Он сделал свой выбор, подверг себя опасности, когда разделился с Ли. От гордыни ли? Или от желания оградить любимого от того мира чистого исконного ужаса, в котором только что скитался бесприютным призраком? Или его вел Страж Вселенной? Где же он бродил теперь со своей колесной лирой, излеченный святителем Гарфом? Не помогал, как помогли ему. Не слышал или насмехался так же, как Змей. Возможно, Каменный Ворон всегда служил воплощению Хаоса, всегда разыгрывал комедию перед сумасшедшим охотником… Зачем? Джоэл не верил.

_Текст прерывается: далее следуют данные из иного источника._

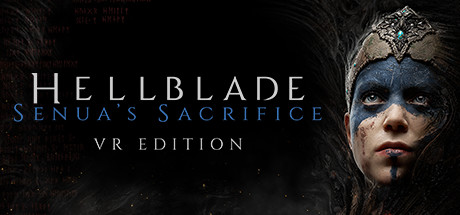 地狱之刃:塞娜的牺牲 VR 版(Hellblade: Senua’s Sacrifice VR Edition VR)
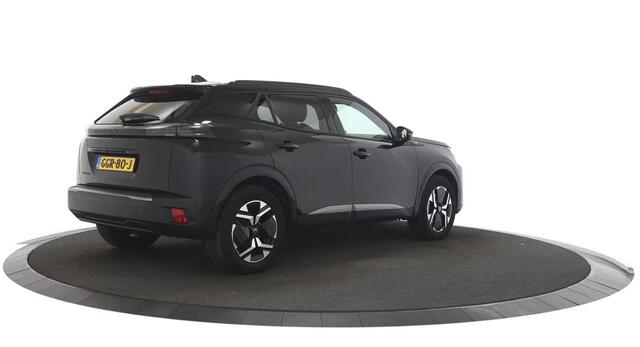 Peugeot e-2008 EV GT 54 kWh Camera / Navigatie / Carplay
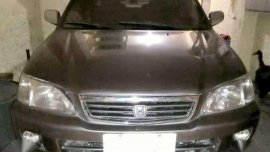 Honda City Type Z 99 for sale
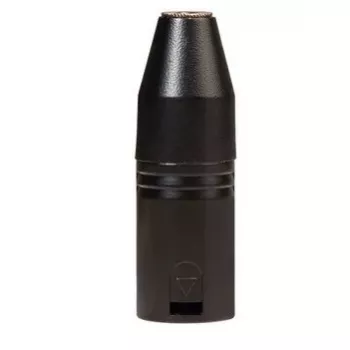 Adaptador minijack de 3,5 mm a XLR de 3 pines RØDE VXLR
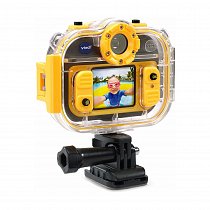 Цифровая камера для детей VTech Kidizoom Action Cam, 80-507003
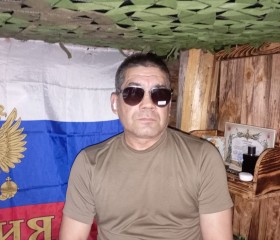 Tatarin, 45, Donetsk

Вздрагивая и извиваясь в тщетных попытках подняться, он ни на миг не усомнился в том, что поступил правильно. Он остановил поголовное превращение жителей Вермело. Больших доказательств ему уже не требовалось. Но уцелел ли Ли в нашествии чудовищ? Не обратилась ли в своей пекарне Джолин? Джоэл боялся, настолько боялся потерять их, что мучения собственного пропоротого когтями тела превращались в предельную дикую тревогу за друзей.
— Джоэл!
Крик, громкий девичий крик, такой знакомый. Вместе с ним пришли первые лучи Желтого Глаза, их фальшивой замены солнца. Но все же фальшивка светила на менее ярко, давала не меньше тепла в полдень. Ныне едва забрезжил рассвет. И вместе с ним по залитым кровью улицам летел голос, ее голос.

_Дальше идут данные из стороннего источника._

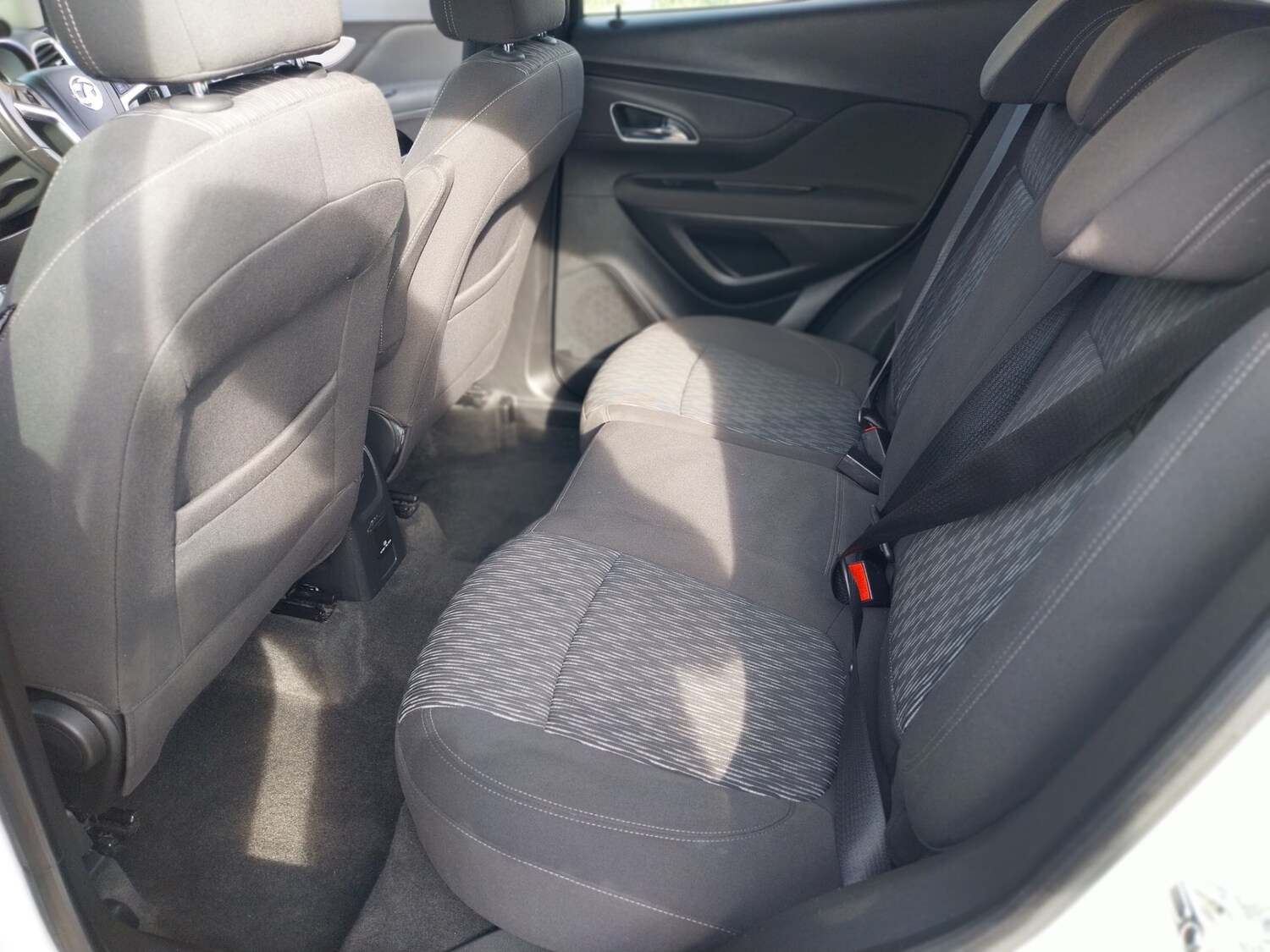 Used Vauxhall Mokka 2014 for sale - 77964919: Photo 17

— Джолин… — просипел Джоэл, но подавился кровью, заполнившей горло, и кашель выбил остатки сознания. Он еще смутно слышал истошные всхлипы:
— Сейчас, сейчас… Джо! Держись!
Доносился звук рвущейся ткани. Похоже, Джолин отрывала куски от своего платья и рубашки, накладывала жгуты на огромные кровоточащие раны. Если бы только это помогло… Жизнь ускользала. Сознание уплывало слишком быстро, унося в страну вечной ночи.
«Джолин! Ли! Простите!» — немо попрощался Джоэл, и мыслей больше не осталось.
Часть III
Глава 24. Скитания
Сначала он падал, летел бесконечно долго в колодец непрожитых дней. После — как после всего — сквозь мутные воды, из зазеркалья видений, донесся чеканящим метрономом голос:
— Рана смертельная. Ты понимаешь? Такой разрыв селезенки у вас пока не умеют лечить.

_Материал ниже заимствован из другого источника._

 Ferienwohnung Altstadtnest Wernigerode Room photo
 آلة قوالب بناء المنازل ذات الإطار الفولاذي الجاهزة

Под ребрами черным зноем теснилась болезнь, сжигала душу, уводя в плетение снов. Он несся сквозь толщу воды, застенное море давило чужой темнотой. И тихо на дно уходило растерзанное тело. Он не умер, но чувствовал, что умирает. Голоса с другой стороны извивались криками, но он уже не различал имен и лиц. Ничто — единственный закон небытия.
— Понимаю.
Сосредоточенная покорность ответа, примерзшего к неразомкнутым губам. Общение умов не требует звуков. И они говорили, два бестелесных, два отринутых от мира живых, два духа в мире линий. Один предстал в броне древней птицы, другой, некогда звавшийся охотником, парил в окровавленном черном плаще.
— Ну что, Каменный Ворон, это и был конец моего пути? Больше никаких видений? Только — тишина?